Look again at what matters: What is the ratio of observed BFs that come from H1 vs. H0 for a given BF? No matter what stopping rule is used, the answer is always the same: If the true hypothesis is chosen by a coin flip, and a BF of 10 in favor of the alternative is observed, there will be 10 times as many observed BFs in the alternative column (pink) than in the null column (purple).
In Rouder’s simulations he always used prior odds of 1 to 1, because then the posterior odds equal the Bayes factor. If one were to change the prior odds then the Bayes factor would no longer equal the posterior odds, and the shape of the distribution would again change; but importantly, while the absolute number of Bayes factors that end up in each bin would change, but the ratios of each pink column to purple column would not. No matter what stopping rule you use, the conclusions we draw from Bayes factors and posterior odds are unaffected by the stopping rule.
Feel free to employ any stopping rule you wish.
This result was recently shown again by Deng, Lu, and Chen in a paper posted to arXiv (pdf link) using similar simulations, and they go further in that they prove the theorem.
A few choice quotes
Optional-stopping protocols may be hybrids where sampling occurs until the Bayes factor reaches a certain level or a certain number of samples is reached.

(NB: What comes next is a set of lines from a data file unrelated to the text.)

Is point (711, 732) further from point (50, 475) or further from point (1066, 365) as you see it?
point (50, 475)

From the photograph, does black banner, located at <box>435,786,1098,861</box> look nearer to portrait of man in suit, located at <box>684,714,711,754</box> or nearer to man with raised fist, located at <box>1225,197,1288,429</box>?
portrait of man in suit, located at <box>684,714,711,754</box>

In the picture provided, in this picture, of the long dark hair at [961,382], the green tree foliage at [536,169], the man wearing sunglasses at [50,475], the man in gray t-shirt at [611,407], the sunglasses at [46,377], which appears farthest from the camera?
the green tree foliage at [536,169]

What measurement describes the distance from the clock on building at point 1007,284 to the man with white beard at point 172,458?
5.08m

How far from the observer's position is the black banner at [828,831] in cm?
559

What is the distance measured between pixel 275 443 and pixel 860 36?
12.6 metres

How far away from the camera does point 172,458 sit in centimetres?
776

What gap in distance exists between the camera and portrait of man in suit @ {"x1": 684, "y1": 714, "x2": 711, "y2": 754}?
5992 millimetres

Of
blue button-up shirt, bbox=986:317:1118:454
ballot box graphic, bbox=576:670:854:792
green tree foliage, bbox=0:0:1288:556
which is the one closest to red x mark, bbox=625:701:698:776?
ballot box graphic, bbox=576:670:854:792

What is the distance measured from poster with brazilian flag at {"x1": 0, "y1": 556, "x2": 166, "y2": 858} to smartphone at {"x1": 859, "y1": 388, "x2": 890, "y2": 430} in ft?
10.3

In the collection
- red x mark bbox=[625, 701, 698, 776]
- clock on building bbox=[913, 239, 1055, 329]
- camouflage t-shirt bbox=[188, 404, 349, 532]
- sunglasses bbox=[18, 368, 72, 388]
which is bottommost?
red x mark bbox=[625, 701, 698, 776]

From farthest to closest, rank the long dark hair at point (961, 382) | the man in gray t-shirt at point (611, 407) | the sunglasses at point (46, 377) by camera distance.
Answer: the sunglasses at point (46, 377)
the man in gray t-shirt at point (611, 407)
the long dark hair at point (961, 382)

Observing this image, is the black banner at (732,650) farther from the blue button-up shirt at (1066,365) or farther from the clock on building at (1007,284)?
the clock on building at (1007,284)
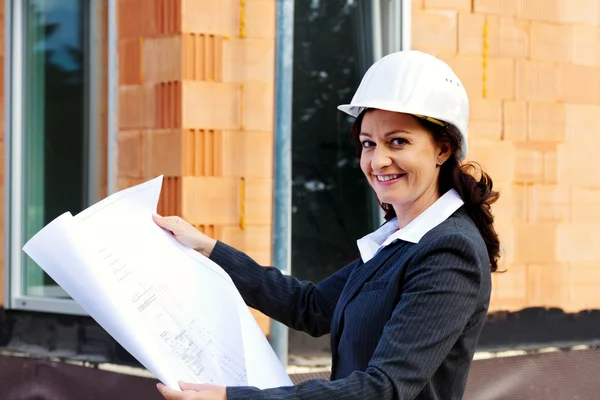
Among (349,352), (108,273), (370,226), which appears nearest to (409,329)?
(349,352)

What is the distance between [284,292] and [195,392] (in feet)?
2.44

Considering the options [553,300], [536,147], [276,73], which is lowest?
[553,300]

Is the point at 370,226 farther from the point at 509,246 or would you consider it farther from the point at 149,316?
the point at 149,316

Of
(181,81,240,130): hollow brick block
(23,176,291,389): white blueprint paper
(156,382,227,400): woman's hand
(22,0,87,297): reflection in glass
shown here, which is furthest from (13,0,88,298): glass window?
(156,382,227,400): woman's hand

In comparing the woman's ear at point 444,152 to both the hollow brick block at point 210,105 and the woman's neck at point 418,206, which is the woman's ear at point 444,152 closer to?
the woman's neck at point 418,206

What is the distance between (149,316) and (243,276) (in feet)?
1.81

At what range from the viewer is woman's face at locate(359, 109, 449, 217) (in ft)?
7.39

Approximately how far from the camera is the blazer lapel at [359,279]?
229 centimetres

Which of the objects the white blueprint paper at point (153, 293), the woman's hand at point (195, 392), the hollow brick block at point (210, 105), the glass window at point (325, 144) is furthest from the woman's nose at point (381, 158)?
the glass window at point (325, 144)

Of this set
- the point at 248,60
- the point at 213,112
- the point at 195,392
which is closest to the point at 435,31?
the point at 248,60

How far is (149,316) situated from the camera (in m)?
2.15

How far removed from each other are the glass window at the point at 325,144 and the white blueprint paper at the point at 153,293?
109 inches

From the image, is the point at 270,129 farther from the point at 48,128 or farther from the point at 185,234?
the point at 185,234

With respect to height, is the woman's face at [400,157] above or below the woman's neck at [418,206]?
above
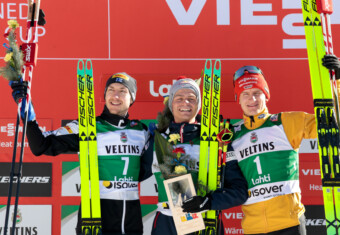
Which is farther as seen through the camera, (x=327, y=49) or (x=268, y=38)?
(x=268, y=38)

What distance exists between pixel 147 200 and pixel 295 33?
2114 mm

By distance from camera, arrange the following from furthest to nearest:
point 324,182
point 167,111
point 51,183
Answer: point 51,183, point 167,111, point 324,182

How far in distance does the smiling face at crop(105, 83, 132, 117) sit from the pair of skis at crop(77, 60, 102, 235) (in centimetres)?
15

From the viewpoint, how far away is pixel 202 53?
4637mm

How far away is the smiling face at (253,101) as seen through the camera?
355cm

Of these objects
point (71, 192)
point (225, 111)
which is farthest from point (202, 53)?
point (71, 192)

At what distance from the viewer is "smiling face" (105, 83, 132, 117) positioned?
12.2 ft

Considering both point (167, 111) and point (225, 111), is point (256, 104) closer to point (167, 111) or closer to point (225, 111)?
point (167, 111)

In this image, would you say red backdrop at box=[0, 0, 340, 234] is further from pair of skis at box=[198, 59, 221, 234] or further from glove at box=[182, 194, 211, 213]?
glove at box=[182, 194, 211, 213]

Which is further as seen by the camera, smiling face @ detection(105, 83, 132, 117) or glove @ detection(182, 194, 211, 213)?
smiling face @ detection(105, 83, 132, 117)

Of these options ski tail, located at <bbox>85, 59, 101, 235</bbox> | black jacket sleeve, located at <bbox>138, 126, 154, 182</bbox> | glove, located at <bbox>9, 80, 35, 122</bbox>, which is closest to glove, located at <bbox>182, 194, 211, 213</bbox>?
black jacket sleeve, located at <bbox>138, 126, 154, 182</bbox>

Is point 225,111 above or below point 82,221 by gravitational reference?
above

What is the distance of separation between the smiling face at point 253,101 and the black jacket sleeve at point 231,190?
32 centimetres

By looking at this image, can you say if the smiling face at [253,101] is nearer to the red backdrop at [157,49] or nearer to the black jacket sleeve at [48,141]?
the red backdrop at [157,49]
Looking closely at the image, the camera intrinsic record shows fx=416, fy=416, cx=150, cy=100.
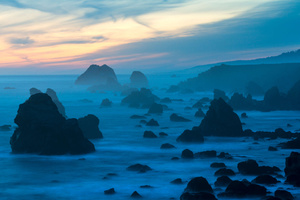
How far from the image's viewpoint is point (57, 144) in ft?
154

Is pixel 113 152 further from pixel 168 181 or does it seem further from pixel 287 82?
pixel 287 82

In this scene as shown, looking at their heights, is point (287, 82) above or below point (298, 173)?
above

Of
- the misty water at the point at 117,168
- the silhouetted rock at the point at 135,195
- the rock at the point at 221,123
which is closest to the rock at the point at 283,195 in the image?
the misty water at the point at 117,168

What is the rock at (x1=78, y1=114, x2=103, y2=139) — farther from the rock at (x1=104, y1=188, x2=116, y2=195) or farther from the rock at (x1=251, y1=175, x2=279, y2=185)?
the rock at (x1=251, y1=175, x2=279, y2=185)

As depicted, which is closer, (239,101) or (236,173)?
(236,173)

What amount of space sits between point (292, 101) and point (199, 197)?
78804mm

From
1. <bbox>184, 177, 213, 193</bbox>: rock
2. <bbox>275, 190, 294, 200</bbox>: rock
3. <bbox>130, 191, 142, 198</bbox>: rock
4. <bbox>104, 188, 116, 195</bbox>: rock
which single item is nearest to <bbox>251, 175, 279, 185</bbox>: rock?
<bbox>275, 190, 294, 200</bbox>: rock

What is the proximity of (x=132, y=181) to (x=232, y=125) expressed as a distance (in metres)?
29.1

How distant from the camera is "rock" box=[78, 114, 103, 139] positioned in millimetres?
58688

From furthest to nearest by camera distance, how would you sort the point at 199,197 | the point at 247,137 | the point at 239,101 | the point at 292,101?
1. the point at 239,101
2. the point at 292,101
3. the point at 247,137
4. the point at 199,197

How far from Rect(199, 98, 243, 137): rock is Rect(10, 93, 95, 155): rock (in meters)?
19.4

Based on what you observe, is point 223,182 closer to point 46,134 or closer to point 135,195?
point 135,195

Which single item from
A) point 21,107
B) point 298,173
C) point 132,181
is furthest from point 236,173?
point 21,107

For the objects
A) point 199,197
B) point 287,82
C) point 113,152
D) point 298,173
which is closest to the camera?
point 199,197
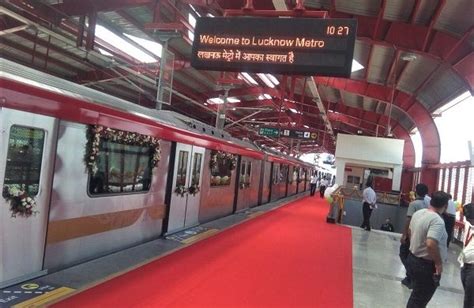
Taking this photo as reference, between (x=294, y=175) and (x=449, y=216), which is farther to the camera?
(x=294, y=175)

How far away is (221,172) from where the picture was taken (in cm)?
1132

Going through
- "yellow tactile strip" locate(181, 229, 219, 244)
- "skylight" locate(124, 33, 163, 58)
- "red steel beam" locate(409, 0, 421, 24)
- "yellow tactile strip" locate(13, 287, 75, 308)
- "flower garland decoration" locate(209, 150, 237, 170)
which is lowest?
"yellow tactile strip" locate(13, 287, 75, 308)

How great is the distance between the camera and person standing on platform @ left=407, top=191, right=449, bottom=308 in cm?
386

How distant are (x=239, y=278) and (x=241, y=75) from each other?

Such an approach strikes me as justifiable and reasonable, perhaps with the caveat that such protocols be made explicit before data collection. The benefit of this approach is that more resources may be devoted to more ambiguous experiments than to clear ones.
The critical error … is studying Bayesian updating conditional on some hypothetical truth rather than conditional on data. This error is easy to make because it iswhat we have been taught and grown familiar with in our frequentist training. In my opinion, the key to understanding Bayesian analysis is to focus on the degree of belief for considered models, which need not and should not be calibrated relative to some hypothetical truth.
When we update relative beliefs about two models, we make an implicit assumption that they are worthy of our consideration. Under this assumption, the beliefs may be updated regardless of the stopping rule. In this case, the models are dramatically wrong, so much so that the posterior odds contain no useful information whatsoever. Perhaps the more important insight is not that optional stopping is undesirable, but that the meaningfulness of posterior odds is a function of the usefulness of the models being compared.